*Work instruction 1*:
In the Ta Van account, reproduce the passage from "Dinner and Rice" to "naturally to me.", switching "stools" to "cushions".
*Work instruction 2*:
Put this sentence from the Ta Van account into Spanish: "The village, indeed the whole valley, is criss-crossed by concrete paths about a metre wide."
*Work instruction 3*:
For each statement, answer yes or no according to the Ta Van account, and quote the words that decide it. (a) The concrete paths in the valley are about a metre wide. (b) The water buffalo that blocked the path was aggressive and hard to move. (c) The outhouse beside the terrace held only a toilet.

*Excerpt*:
• • •

Tea and a large ball of 'Ricicles', Ta Van

A Stroll Round the Village

After a while, Lynne emerged from her nap, Minh said he was going to help with the cooking and suggested we took a walk round the village. The village, indeed the whole valley, is criss-crossed by concrete paths about a metre wide. Most villages are inaccessible to four-wheeled vehicles but the paths provide motorcycle access almost everywhere.

Village house, Ta Van

Our circuit of the village followed a concrete path down through the houses and across the top of some rice terraces. Here a water buffalo blocked our path but despite their size and their horns they are docile beasts and it was easy to push it out of the way. We walked down to the river, below some terraces and then back up to the house.

Walking round Ta Van, Lynne about to show a buffalo who's boss

We walked down to the river, below some terraces and then back up to the house.

Below the rice terraces, Ta Van

On our return, Grandma was there to greet us and insist we finish the rice ball. She also produced a welcome bottle of beer each. A concrete outhouse at the side of the terrace contained not only a flush toilet, but a shower, so we made good use of it.

The Hmong Women, their Handicrafts and Sales Techniques

Ta Van has a number of homestays so there were several foreigners in the village, but by now walkers had stopped passing, so a group of Hmong women gathered outside our gate. It is sometimes said that much of their handicraft is actually made in factories in China, I cannot vouch for all of it, but market traders in Sa Pa had sowing machines behind their stalls to fill in quiet moments, and the women outside our gate were all busy sowing as they chatted. Whether or not there is a big enough market for this vast avalanche of bags, scarves and mobile phone covers I do not know, but the quality is good and the provenance of much of it is genuine enough.

A thirty-something American staying nearby came out to talk to them. The women were keen to extract some money from him, and although he made some purchases they wanted him to buy more, telling him how rich he was and how happy they would be to share some of his wealth. He ended up giving them a lecture, though how much they understood is debatable. ‘Money,’ he told them, ‘cannot buy happiness. It is far more important to have good health and to be surrounded by a loving family.’ He was, of course, right, but the argument is far easier to understand when you have ample money for your basic needs and a bit more besides.

Dinner and Rice Wine with Tuonz and his Family

Darkness fell about 6 o’clock. ‘Do you want to eat out there or in the kitchen with the family?’ Minh asked. The decision was simple, though it meant folding ourselves down on to tiny stools beside the low table – not an action that comes naturally to me.

• • •

*Provided records*:
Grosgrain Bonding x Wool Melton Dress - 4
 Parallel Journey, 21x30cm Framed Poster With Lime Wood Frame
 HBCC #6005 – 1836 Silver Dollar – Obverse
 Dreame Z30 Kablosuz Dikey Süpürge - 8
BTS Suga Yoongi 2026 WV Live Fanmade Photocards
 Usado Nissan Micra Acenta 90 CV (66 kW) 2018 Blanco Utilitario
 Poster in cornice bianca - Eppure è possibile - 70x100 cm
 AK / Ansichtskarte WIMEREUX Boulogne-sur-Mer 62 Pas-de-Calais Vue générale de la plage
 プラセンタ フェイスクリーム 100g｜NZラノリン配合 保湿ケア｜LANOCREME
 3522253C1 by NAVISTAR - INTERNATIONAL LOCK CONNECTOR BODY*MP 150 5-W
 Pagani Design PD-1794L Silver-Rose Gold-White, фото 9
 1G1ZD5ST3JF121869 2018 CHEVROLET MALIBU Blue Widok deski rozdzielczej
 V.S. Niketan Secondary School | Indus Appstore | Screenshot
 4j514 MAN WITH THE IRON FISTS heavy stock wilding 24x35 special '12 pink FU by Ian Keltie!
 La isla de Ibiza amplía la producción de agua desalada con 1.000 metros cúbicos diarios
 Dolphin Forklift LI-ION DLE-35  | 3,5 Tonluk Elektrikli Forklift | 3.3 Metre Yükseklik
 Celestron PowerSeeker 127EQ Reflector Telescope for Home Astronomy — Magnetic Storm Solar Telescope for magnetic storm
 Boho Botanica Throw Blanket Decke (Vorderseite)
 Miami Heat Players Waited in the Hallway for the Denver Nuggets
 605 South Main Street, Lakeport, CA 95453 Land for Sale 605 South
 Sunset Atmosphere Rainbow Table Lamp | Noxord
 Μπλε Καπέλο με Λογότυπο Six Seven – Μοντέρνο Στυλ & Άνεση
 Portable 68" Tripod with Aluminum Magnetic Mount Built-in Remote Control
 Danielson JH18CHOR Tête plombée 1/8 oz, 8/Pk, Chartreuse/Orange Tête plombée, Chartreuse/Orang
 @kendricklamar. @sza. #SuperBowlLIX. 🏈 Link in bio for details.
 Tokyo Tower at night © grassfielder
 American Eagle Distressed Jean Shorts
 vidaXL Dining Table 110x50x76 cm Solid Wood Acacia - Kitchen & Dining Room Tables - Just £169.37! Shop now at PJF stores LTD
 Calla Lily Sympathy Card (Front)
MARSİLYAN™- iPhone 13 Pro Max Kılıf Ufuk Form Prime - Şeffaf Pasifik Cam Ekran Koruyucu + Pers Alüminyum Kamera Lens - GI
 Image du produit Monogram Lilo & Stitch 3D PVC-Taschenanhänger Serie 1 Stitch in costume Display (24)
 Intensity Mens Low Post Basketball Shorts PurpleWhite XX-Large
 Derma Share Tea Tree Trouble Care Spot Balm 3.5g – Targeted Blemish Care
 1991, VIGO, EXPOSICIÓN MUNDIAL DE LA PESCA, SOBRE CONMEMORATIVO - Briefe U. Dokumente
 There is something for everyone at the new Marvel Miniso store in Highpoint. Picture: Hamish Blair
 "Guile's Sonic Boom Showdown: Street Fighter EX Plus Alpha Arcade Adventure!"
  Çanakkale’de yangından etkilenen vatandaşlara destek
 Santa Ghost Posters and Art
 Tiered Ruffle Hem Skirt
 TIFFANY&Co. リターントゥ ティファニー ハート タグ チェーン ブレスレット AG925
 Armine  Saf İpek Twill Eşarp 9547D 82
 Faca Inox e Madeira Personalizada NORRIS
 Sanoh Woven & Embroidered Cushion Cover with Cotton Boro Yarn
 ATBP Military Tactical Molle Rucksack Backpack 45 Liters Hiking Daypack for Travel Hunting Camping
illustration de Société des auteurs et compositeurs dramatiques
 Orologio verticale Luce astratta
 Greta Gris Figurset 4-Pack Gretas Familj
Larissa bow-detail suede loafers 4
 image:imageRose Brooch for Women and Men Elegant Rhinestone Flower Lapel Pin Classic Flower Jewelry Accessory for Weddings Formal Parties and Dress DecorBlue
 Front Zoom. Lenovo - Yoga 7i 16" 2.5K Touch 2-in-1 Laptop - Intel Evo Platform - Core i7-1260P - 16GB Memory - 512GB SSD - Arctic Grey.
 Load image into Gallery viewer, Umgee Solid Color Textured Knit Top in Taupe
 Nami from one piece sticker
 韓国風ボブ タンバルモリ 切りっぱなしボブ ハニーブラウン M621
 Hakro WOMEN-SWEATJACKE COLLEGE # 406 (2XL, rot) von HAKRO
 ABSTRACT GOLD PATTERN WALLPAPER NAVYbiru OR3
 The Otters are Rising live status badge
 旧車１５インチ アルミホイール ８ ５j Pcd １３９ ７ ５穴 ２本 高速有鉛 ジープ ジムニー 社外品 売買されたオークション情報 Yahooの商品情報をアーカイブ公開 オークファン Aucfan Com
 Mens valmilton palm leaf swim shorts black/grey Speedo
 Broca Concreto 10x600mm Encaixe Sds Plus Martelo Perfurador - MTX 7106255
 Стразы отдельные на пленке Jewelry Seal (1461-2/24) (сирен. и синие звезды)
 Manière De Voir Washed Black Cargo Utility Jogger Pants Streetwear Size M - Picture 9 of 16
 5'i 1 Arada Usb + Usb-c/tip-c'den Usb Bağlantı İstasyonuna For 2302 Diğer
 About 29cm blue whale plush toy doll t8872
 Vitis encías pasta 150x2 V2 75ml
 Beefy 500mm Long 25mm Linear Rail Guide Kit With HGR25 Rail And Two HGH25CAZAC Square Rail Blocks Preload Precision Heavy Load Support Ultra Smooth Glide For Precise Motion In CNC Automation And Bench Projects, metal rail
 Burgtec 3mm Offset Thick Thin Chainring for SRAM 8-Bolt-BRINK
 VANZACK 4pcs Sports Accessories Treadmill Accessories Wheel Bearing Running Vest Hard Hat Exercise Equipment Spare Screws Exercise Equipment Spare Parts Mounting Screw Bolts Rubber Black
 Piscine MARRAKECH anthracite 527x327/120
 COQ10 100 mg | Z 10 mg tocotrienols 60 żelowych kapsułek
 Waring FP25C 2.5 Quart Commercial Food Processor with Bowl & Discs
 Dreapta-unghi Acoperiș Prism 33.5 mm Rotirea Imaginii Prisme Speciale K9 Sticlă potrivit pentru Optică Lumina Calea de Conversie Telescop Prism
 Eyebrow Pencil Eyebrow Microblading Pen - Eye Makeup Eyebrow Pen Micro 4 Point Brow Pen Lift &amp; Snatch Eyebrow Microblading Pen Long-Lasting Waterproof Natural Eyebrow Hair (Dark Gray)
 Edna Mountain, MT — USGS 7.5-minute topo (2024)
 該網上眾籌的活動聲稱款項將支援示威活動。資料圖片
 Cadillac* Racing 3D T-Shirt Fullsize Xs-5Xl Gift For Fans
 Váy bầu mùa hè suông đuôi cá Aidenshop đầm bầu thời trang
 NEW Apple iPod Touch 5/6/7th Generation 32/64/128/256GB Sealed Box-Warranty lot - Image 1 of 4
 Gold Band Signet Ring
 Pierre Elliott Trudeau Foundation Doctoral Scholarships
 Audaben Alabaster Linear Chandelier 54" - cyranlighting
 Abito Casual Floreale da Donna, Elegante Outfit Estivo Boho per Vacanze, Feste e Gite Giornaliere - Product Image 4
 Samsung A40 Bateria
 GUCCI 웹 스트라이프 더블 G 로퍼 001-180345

• • •

*Result 1*:
Dinner and Rice Wine with Tuonz and his Family

Darkness fell about 6 o’clock. ‘Do you want to eat out there or in the kitchen with the family?’ Minh asked. The decision was simple, though it meant folding ourselves down on to tiny cushions beside the low table – not an action that comes naturally to me.

*Result 2*:
El pueblo, de hecho todo el valle, está atravesado por senderos de hormigón de aproximadamente un metro de ancho.

*Result 3*:
(a) Yes: "criss-crossed by concrete paths about a metre wide"
(b) No: "they are docile beasts and it was easy to push it out of the way"
(c) No: "contained not only a flush toilet, but a shower"